Mentoring undergraduate students in independent publishable research

Jennifer C. Prairie, University of San Diego, Environmental and Ocean Sciences, San Diego, CA, United States
Participation in research is an important way for undergraduate students to engage in science in a way that promotes critical thought and intellectual curiosity. In addition, undergraduate research has been shown to foster student success and retention in college and increase the likelihood that students pursue graduate degrees. Undergraduate research experience encompasses a range of formats, including summer programs, course-based research, and individual mentoring by graduate students. Here I discuss my experience in direct faculty mentoring of students at a primarily undergraduate institution. Specifically, I will discuss methods to help undergraduates carry out independent publishable research projects in this setting, even in just one to two years in the lab.

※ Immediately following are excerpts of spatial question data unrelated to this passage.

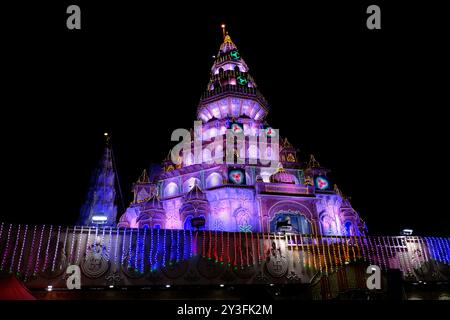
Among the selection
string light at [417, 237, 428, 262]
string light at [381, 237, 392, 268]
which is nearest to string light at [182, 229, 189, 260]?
string light at [381, 237, 392, 268]

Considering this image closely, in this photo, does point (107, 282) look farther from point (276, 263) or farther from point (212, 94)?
point (212, 94)

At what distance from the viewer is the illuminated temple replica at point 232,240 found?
21.1 meters

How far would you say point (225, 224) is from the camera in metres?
32.1

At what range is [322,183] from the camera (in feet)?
117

I will present techniques for mentoring undergraduates in independent research, including how to choose appropriately-sized projects, how to set manageable expectations in a way that allows for independent thinking and growth, and how to build a collaborative research group that takes advantage of opportunities for peer mentoring among undergraduate students. I will also address strategies for obtaining funding and resources for undergraduate research, and the benefit of having undergraduates present their work at national conferences. Lastly, I will discuss tips for publishing undergraduate research, which can be from multiple undergraduate projects, sometimes spanning multiple years.